### What you are asked to do
Every record should be written out exactly, please.
**** The data
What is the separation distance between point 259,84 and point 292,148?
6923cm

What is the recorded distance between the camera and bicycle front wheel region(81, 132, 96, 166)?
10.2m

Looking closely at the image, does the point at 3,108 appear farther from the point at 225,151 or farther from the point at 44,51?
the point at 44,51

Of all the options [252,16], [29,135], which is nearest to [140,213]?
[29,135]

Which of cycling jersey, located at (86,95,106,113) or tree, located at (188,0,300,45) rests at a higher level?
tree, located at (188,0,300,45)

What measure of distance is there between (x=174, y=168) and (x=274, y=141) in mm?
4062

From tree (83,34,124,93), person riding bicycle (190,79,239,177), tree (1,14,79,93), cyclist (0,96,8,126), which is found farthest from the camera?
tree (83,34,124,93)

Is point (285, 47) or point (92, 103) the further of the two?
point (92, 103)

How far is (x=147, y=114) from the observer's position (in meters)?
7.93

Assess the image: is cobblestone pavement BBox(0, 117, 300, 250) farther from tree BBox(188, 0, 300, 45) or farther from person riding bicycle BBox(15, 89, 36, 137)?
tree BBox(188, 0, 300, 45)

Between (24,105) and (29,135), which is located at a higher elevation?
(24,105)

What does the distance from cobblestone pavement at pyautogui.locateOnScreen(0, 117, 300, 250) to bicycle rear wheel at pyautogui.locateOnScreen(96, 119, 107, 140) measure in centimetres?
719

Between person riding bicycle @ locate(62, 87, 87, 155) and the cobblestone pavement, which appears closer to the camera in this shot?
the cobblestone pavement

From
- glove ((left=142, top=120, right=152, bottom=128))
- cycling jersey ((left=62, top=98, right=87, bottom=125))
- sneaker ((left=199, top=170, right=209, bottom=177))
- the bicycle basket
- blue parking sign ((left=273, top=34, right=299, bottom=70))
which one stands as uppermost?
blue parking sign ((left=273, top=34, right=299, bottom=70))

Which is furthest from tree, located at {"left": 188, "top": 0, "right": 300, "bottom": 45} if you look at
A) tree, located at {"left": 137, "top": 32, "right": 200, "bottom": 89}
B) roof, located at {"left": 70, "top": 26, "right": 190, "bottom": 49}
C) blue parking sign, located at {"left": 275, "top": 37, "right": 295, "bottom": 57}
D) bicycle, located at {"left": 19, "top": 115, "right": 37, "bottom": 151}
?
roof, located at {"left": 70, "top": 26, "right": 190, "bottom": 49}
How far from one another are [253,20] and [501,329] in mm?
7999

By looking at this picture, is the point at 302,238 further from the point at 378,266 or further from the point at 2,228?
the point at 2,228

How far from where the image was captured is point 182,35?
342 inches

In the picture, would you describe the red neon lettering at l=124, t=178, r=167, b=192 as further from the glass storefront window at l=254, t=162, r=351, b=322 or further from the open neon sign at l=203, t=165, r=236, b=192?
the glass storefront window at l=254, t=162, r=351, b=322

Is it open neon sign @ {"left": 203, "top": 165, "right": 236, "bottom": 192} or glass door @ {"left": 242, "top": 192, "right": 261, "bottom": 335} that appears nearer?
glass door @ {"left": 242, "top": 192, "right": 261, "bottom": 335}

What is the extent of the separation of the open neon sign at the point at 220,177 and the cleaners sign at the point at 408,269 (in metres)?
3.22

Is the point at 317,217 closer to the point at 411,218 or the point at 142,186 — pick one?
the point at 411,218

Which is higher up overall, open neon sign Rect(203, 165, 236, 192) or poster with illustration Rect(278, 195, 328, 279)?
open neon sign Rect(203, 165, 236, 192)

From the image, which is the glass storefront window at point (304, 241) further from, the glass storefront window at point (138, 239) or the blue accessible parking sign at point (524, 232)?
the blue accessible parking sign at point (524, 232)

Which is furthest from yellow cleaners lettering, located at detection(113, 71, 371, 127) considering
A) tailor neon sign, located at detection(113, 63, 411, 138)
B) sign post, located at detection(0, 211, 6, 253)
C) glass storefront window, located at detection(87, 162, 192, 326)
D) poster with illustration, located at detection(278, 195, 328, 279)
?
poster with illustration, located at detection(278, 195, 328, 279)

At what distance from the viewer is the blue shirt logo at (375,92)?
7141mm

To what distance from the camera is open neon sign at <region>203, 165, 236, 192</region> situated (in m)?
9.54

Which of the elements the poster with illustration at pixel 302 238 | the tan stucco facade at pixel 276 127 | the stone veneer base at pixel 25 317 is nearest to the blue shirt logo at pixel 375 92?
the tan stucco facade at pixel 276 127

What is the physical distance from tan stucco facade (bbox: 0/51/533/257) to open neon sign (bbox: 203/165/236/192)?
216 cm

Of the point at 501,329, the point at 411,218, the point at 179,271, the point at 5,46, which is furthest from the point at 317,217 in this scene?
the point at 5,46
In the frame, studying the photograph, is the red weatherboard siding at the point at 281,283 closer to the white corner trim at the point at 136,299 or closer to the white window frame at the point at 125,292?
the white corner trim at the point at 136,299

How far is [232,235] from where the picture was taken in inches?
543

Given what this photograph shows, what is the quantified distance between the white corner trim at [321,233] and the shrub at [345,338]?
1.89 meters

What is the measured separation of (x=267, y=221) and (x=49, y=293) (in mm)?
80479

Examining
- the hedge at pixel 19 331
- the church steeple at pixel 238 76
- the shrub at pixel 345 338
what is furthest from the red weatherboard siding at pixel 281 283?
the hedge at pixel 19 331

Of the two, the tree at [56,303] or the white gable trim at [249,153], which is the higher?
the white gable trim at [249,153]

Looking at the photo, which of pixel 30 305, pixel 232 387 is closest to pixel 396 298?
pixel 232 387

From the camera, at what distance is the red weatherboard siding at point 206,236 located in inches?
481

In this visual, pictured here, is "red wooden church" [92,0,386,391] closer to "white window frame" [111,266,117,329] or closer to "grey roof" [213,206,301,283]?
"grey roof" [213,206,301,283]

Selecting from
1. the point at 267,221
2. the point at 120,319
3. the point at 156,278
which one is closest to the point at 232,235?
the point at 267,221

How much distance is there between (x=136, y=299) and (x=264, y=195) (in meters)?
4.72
********
### Solved problem
What is the separation distance between point 259,84 and point 292,148?
6923cm

What is the recorded distance between the camera and bicycle front wheel region(81, 132, 96, 166)?
10.2m

Looking closely at the image, does the point at 3,108 appear farther from the point at 225,151 or farther from the point at 44,51?
the point at 44,51

Of all the options [252,16], [29,135], which is nearest to [140,213]?
[29,135]

Which of cycling jersey, located at (86,95,106,113) or tree, located at (188,0,300,45) rests at a higher level?
tree, located at (188,0,300,45)

What measure of distance is there between (x=174, y=168) and (x=274, y=141) in mm?
4062

From tree (83,34,124,93), person riding bicycle (190,79,239,177), tree (1,14,79,93), cyclist (0,96,8,126), which is found farthest from the camera?
tree (83,34,124,93)

Is point (285, 47) or point (92, 103) the further of the two?
point (92, 103)

How far is (x=147, y=114) from the observer's position (in meters)?
7.93

Assess the image: is cobblestone pavement BBox(0, 117, 300, 250) farther from tree BBox(188, 0, 300, 45) or farther from person riding bicycle BBox(15, 89, 36, 137)?
tree BBox(188, 0, 300, 45)

Between (24,105) and (29,135), which is located at a higher elevation?
(24,105)

What does the distance from cobblestone pavement at pyautogui.locateOnScreen(0, 117, 300, 250) to bicycle rear wheel at pyautogui.locateOnScreen(96, 119, 107, 140) measure in centimetres?
719

Between person riding bicycle @ locate(62, 87, 87, 155) and the cobblestone pavement, which appears closer to the camera in this shot?
the cobblestone pavement

From
- glove ((left=142, top=120, right=152, bottom=128))
- cycling jersey ((left=62, top=98, right=87, bottom=125))
- sneaker ((left=199, top=170, right=209, bottom=177))
- the bicycle basket
- blue parking sign ((left=273, top=34, right=299, bottom=70))
which one stands as uppermost?
blue parking sign ((left=273, top=34, right=299, bottom=70))

Which is furthest from tree, located at {"left": 188, "top": 0, "right": 300, "bottom": 45} if you look at
A) tree, located at {"left": 137, "top": 32, "right": 200, "bottom": 89}
B) roof, located at {"left": 70, "top": 26, "right": 190, "bottom": 49}
C) blue parking sign, located at {"left": 275, "top": 37, "right": 295, "bottom": 57}
D) bicycle, located at {"left": 19, "top": 115, "right": 37, "bottom": 151}
?
roof, located at {"left": 70, "top": 26, "right": 190, "bottom": 49}
How far from one another are [253,20] and [501,329] in mm?
7999

By looking at this picture, is the point at 302,238 further from the point at 378,266 or further from the point at 2,228?
the point at 2,228

How far from where the image was captured is point 182,35?
342 inches

In the picture, would you describe the red neon lettering at l=124, t=178, r=167, b=192 as further from the glass storefront window at l=254, t=162, r=351, b=322 or further from the open neon sign at l=203, t=165, r=236, b=192?
the glass storefront window at l=254, t=162, r=351, b=322

Is it open neon sign @ {"left": 203, "top": 165, "right": 236, "bottom": 192} or glass door @ {"left": 242, "top": 192, "right": 261, "bottom": 335} that appears nearer?
glass door @ {"left": 242, "top": 192, "right": 261, "bottom": 335}

What is the extent of the separation of the open neon sign at the point at 220,177 and the cleaners sign at the point at 408,269 (in metres)?
3.22

Is the point at 317,217 closer to the point at 411,218 or the point at 142,186 — pick one?
the point at 411,218

Which is higher up overall, open neon sign Rect(203, 165, 236, 192) or poster with illustration Rect(278, 195, 328, 279)?
open neon sign Rect(203, 165, 236, 192)

From the image, which is the glass storefront window at point (304, 241) further from, the glass storefront window at point (138, 239) or the blue accessible parking sign at point (524, 232)?
the blue accessible parking sign at point (524, 232)

Which is furthest from yellow cleaners lettering, located at detection(113, 71, 371, 127) considering
A) tailor neon sign, located at detection(113, 63, 411, 138)
B) sign post, located at detection(0, 211, 6, 253)
C) glass storefront window, located at detection(87, 162, 192, 326)
D) poster with illustration, located at detection(278, 195, 328, 279)
?
poster with illustration, located at detection(278, 195, 328, 279)

At what distance from the viewer is the blue shirt logo at (375,92)?
7141mm

To what distance from the camera is open neon sign at <region>203, 165, 236, 192</region> situated (in m)?
9.54

Which of the elements the poster with illustration at pixel 302 238 | the tan stucco facade at pixel 276 127 | the stone veneer base at pixel 25 317 is nearest to the blue shirt logo at pixel 375 92?
the tan stucco facade at pixel 276 127

What is the physical distance from tan stucco facade (bbox: 0/51/533/257) to open neon sign (bbox: 203/165/236/192)?
216 cm

Of the point at 501,329, the point at 411,218, the point at 179,271, the point at 5,46, which is furthest from the point at 317,217 in this scene?
the point at 5,46
In the frame, studying the photograph, is the red weatherboard siding at the point at 281,283 closer to the white corner trim at the point at 136,299 or closer to the white window frame at the point at 125,292?
the white corner trim at the point at 136,299

How far is [232,235] from where the picture was taken in inches?
543

Given what this photograph shows, what is the quantified distance between the white corner trim at [321,233] and the shrub at [345,338]?
1.89 meters

What is the measured separation of (x=267, y=221) and (x=49, y=293) (in mm)?
80479

Examining
- the hedge at pixel 19 331
- the church steeple at pixel 238 76
- the shrub at pixel 345 338
what is furthest from the red weatherboard siding at pixel 281 283?
the hedge at pixel 19 331

Of the two, the tree at [56,303] or the white gable trim at [249,153], which is the higher?
the white gable trim at [249,153]

Looking at the photo, which of pixel 30 305, pixel 232 387 is closest to pixel 396 298?
pixel 232 387

From the camera, at what distance is the red weatherboard siding at point 206,236 located in inches?
481

In this visual, pictured here, is "red wooden church" [92,0,386,391] closer to "white window frame" [111,266,117,329] or closer to "grey roof" [213,206,301,283]?
"grey roof" [213,206,301,283]

Selecting from
1. the point at 267,221
2. the point at 120,319
3. the point at 156,278
which one is closest to the point at 232,235?
the point at 267,221

How much distance is there between (x=136, y=299) and (x=264, y=195) (in meters)?
4.72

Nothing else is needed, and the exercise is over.